== Textauszug ==
Wie stark sind Sie online in der Krise gewachsen?

Wir hatten vorher eine White-Label-Lösung von einem Zwischenhändler, der in unserem Namen und unserem Look-and-Feel Bücher online verkauft hat. Schon vor Corona hatten wir geplant, diese Lösung durch einen eigenen Onlineshop zu ersetzen. Im November 2020 sind wir damit live gegangen. Insgesamt haben wir unseren Online-Umsatz während der Pandemie vervierfacht.

Warum ist Ihnen der eigene Onlineshop so wichtig?

== Arbeitsauftrag ==
Stimmen die folgenden Aussagen mit dem Textauszug überein? Antworte jeweils mit Ja oder Nein und zitiere die entscheidenden Worte wörtlich.
1. Der eigene Onlineshop ging im November 2020 online.
2. Der Plan für einen eigenen Onlineshop entstand erst während der Corona-Krise.
3. Während der Pandemie hat sich der Online-Umsatz verdoppelt.
Für die Arbeit mit dem Textauszug wird das Material nicht gebraucht.

== Datenauszug ==

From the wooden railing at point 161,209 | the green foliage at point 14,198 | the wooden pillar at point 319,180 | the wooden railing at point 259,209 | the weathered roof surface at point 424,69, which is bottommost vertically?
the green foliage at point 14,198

== Lösung ==
1. Ja: „Im November 2020 sind wir damit live gegangen.“
2. Nein: „Schon vor Corona hatten wir geplant, diese Lösung durch einen eigenen Onlineshop zu ersetzen.“
3. Nein: „Insgesamt haben wir unseren Online-Umsatz während der Pandemie vervierfacht.“